**ASSIGNMENT:** Print the listing below verbatim, passing over each picture.

**SUPPLIED DATA:**
□ □ □ □ □
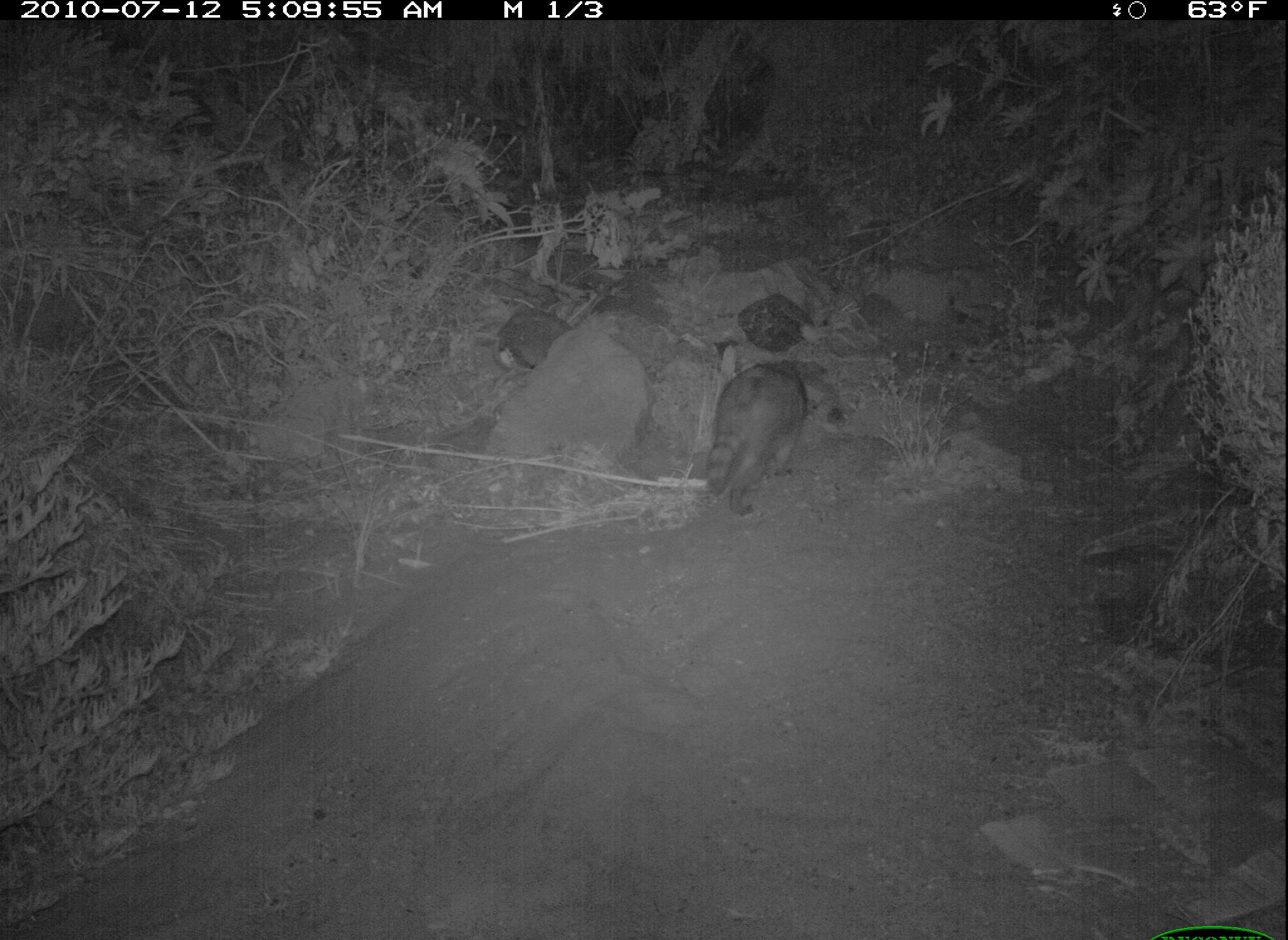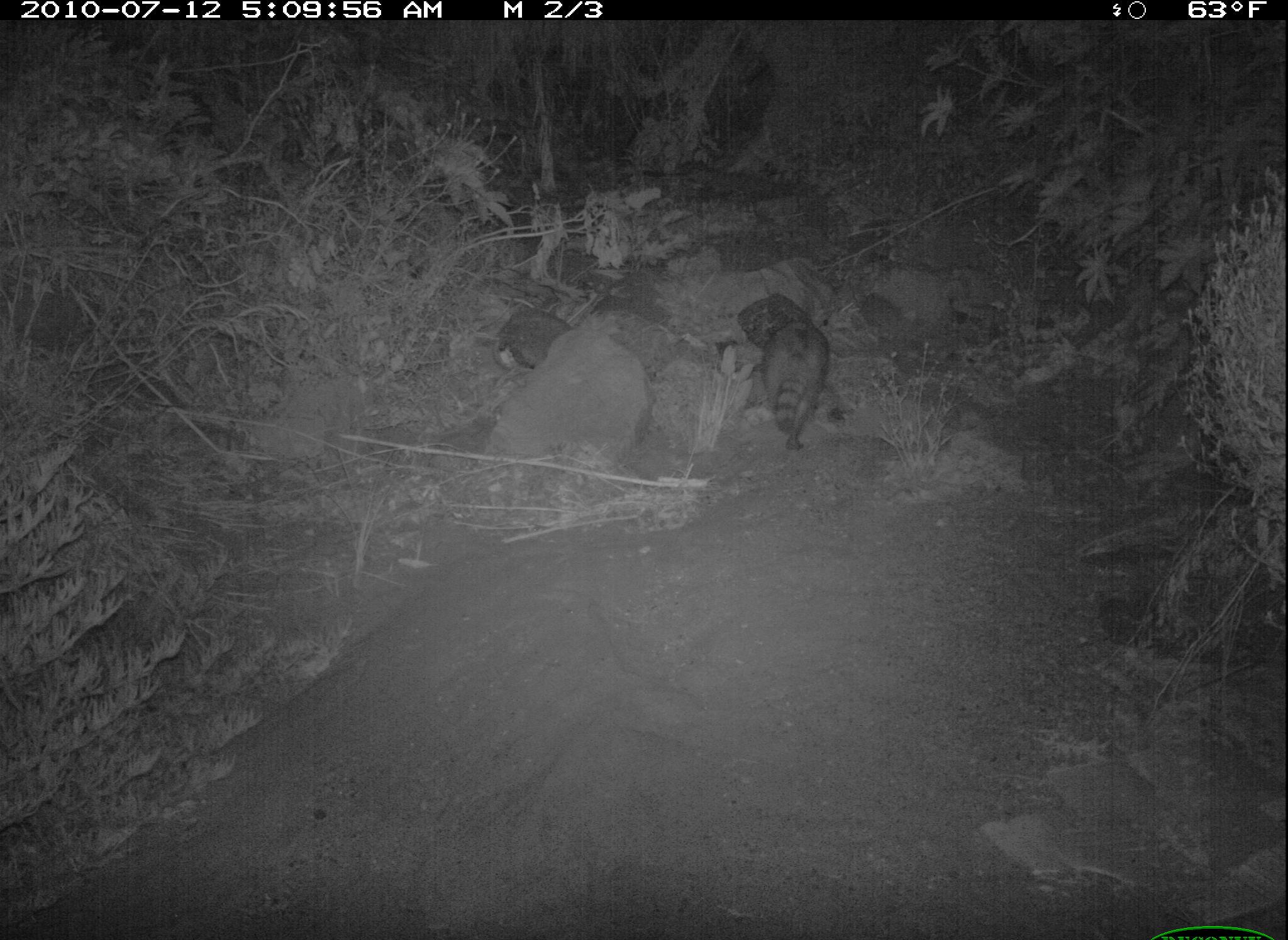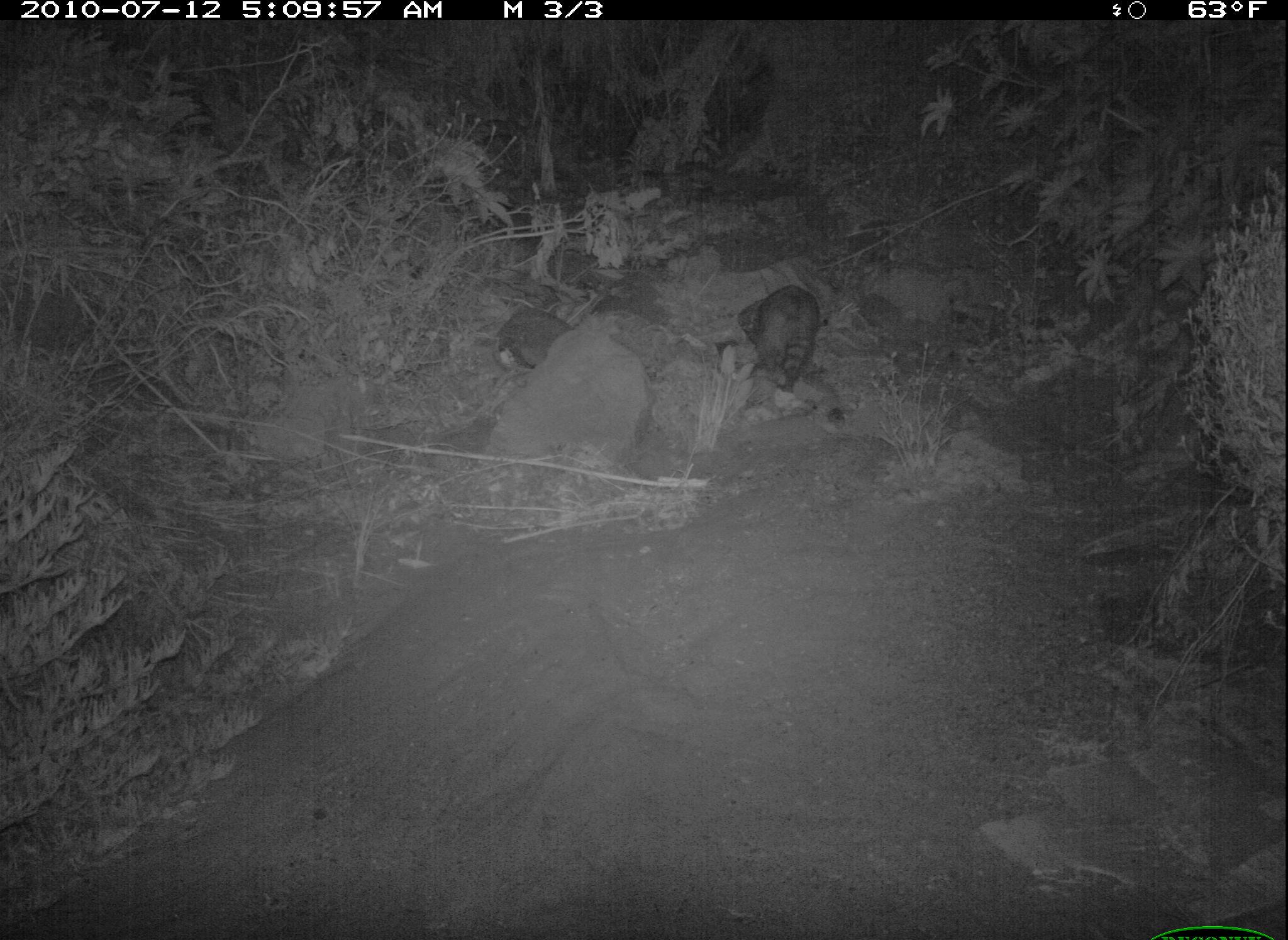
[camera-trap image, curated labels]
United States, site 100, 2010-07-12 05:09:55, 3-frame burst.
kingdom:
□ □ □ □ □
**EXERCISE RESULT:**
[camera-trap image, curated labels]
United States, site 100, 2010-07-12 05:09:55, 3-frame burst.
kingdom:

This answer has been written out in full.